Fabio Orsi & pimmon: Procrastination
Home Normal

Italian composer-guitarist Fabio Orsi and Australian musician Pimmon (aka Paul Gough), who pool their considerable talents for four long-form settings on this Home Normal vinyl outing (250 copies), would seem to be a match made in experimental soundscaping heaven. Certainly the forty-four-minute result suggests that they're kindred spirits, at least in terms of the music sensibility captured on the recording. The title? Having made the decision to collaborate, the process began with Orsi giving Gough material that the latter began to hear as fully realized, and, bewildered as to what he might add to it, experienced a period of procrastination as he tried to figure out what he might do to make good on the collaboration idea. After eighteen months passed, the creative dam broke when Gough revisited Orsi's material and began to see ways by which to build on it. It wouldn't be inaccurate to hear the album as Orsi refracted through Pimmon's bold prism.

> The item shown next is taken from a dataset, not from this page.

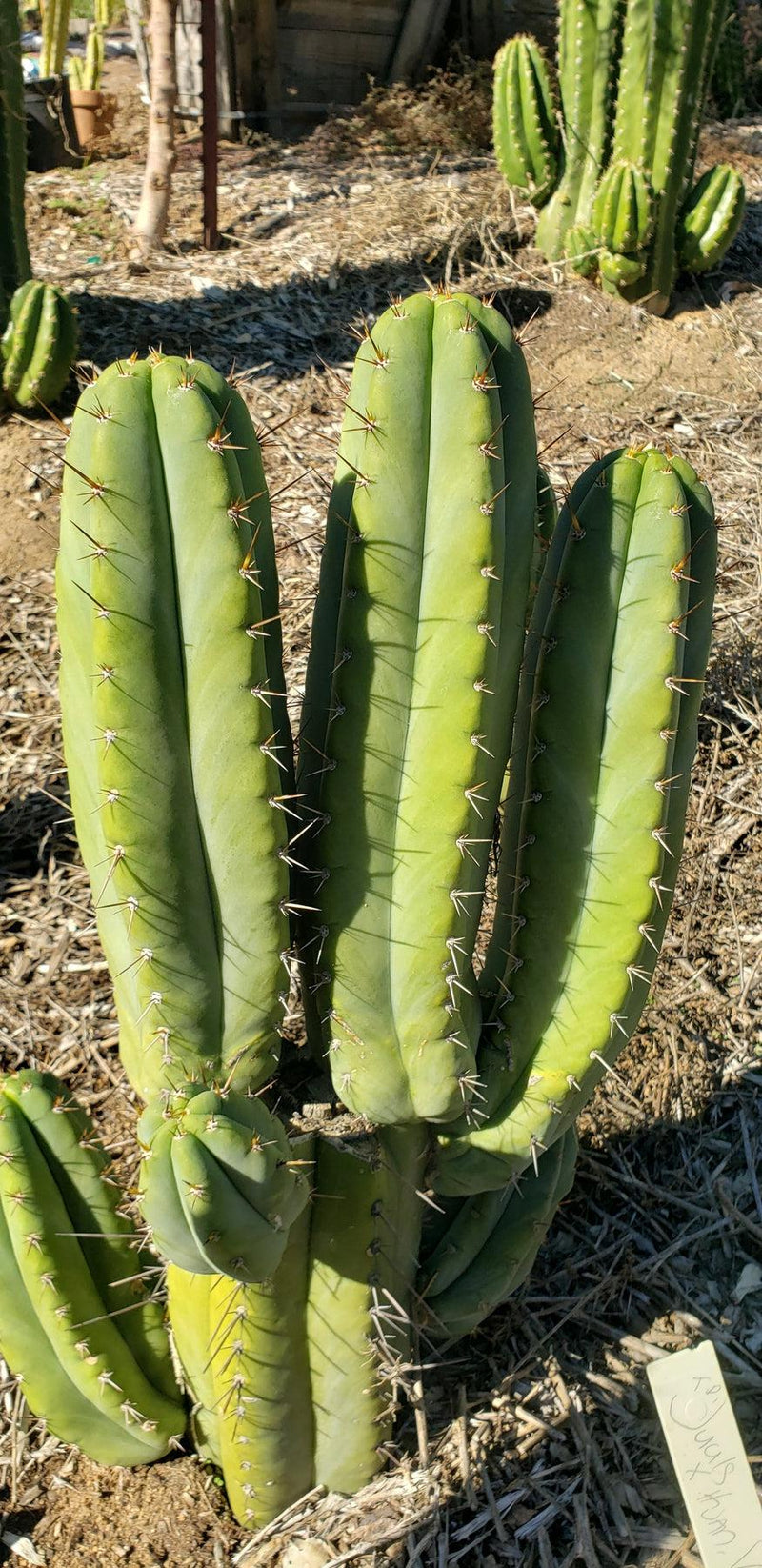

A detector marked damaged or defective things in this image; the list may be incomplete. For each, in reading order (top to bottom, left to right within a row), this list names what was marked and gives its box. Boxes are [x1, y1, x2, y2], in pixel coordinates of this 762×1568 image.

rusty metal stake [199, 0, 217, 246]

An initially jarring alarm tone sends “I Wish You Were In Yallingup” on its way, but a vaporous cloud formation emerges to impose calm, its mass so huge, in fact, that it swallows the alarm tone whole as it slowly advances and swells in density and volume. As becalmed, placid melodies faintly intone at its center until they, too, are overwhelmed by a second wave of swirl, this time seemingly guitar-generated. Everything moves at a glacial pace that allows the listener ample opportunity to trace the music's slowly unfolding arc across the vast open skies—much like those on the album cover watching the planes from within the airport.

“Garnacha” pairs the warble and thrum of indeterminate bird species with a heavy-lidded ambient-drone mass that flows with a lava-like stealth as it slowly spreads across the terrain. Alternately convulsive and graceful, the drone finds itself confronted by guitar shadings of equally grandiose character until all of the separate strands merge and metamorphose into an ever-expanding maelstrom of mutating design. String tones inaugurate the title track, though, true to form, they're absorbed into a swelling mass of haze that grows progressively more deranged as the minutes pass. Of all the album's pieces, it's this one that's the most Pimmon-like in the degree to which it plunges the listener into a hallucinatory zone that plays like a psychotic episode transcribed into musical form.

In the aftermath of the nightmare, writhing electronic noises flutter through “Just One More” until a hyperactive array of shimmer and crystalline guitar washes floods the extraterrestrial expanse to spirit away the whole, like some galaxial colossus whose light-speed movement appears almost motionless to the eye when the mass is so large. It makes sense that Procrastination's four tracks would all push past the ten-minute mark, as material of the kind presented on the album needs space and time in order for its slowly shifting transformations to come into being. Adventures in sound they are, and such adventures need time to unfold.